Passaram-se alguns minutos e admiramos a vista do mediterrâneo. Achei que os janízaros montariam guarda por aqui, mas só havia nós. Resolvi falar com Iskender sobre nós naquela situação do palácio.
— O príncipe não acha interessante nós ficarmos juntos. — Encarei o seu rosto, esperando ver sua reação.
— Ele disse o motivo?
— Acho que ele não confia em você. Não sei. Talvez tenha medo que eu não cumpra minhas obrigações de cuidar da esposa dele. Estamos ficando cada vez mais preocupados.
— Ele já passou por isso outras vezes. É um homem solitário, e a esposa é a única ligação às coisas boas que ele conhece.
— Então, o príncipe Murad nunca foi daquele jeito? Digo, ele antes não era um homem doce e compreensível?
Iskender deu um suspiro como se fosse contar uma longa história.
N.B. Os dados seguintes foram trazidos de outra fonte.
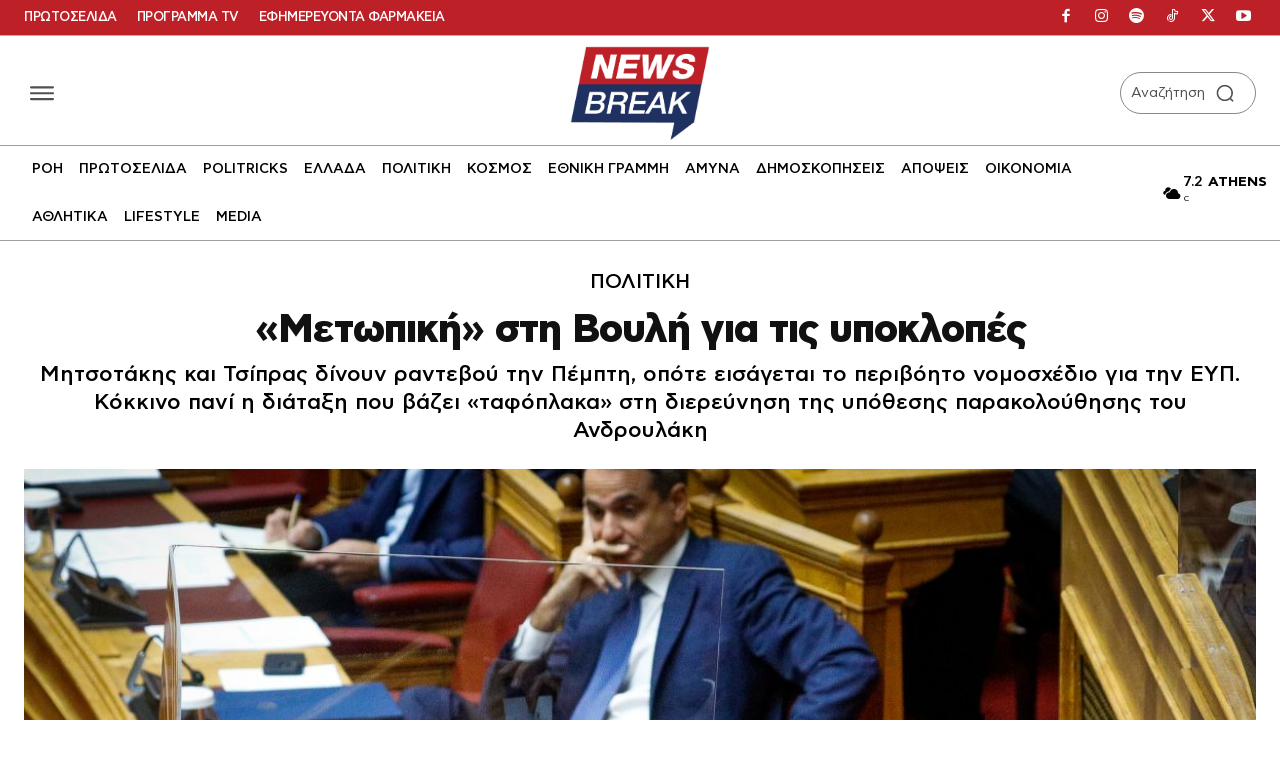

--- FILE ---
content_type: application/javascript; charset=utf-8
request_url: https://fundingchoicesmessages.google.com/f/AGSKWxU5TYXy1gZqUcJTw-tF6JcHUe_hUV8rJtTqJ7WGfL0Hk8uiXdn1u0y5g_ixw8xrou7TFwvOqGqWAgrDdBbayO8Sg9_oJc6EViyOsL1Yyn3SHlyFyqpbXeQ-ejapAyHCRrm98y3T8majHTh1CM1ijMae0-zzzWDTTi57t1IY55QG0AAFIr298uz51lsH/_/ad_img./sponsored-links-/headerAdvertismentTab./live-gujAd./sidead300x250.
body_size: -1293
content:
window['d37087a0-a926-4a4e-9d56-47d0649bea9d'] = true;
— Ele e a sua mãe sempre sofreram muito no palácio do sultão. A mãe veio de uma hierarquia de concubinas mais baixas então não era favorecida por Suleiman. Murad também não era. Quando tinha quinze anos foi dada essa província para ele administrar.
— Aqui é o melhor lugar para ele. Deve ter sido difícil passar todos esses anos longe do pai e sendo exilado.
— Espero que tudo ocorra bem para ele. — Ele pegou a minha mão, encerrando o assunto. — Mas, — disse ele. — Vamos voltar par ao castelo antes que nos peguem.
— Achei que não tinha medo. É um soldado janízaro que usa espadas e tem muita, mas muita coragem.
— Está zombando de mim moça?
— Não. Apenas admirando sua conduta de soldado que segue as regras, e de vez em quando sequestra uma serva do palácio. — Iskender expandiu um lindo sorriso em meio a sua barba e me deu um beijo em minha bochecha. E voltamos para o palácio antes que dessem por nossa falta.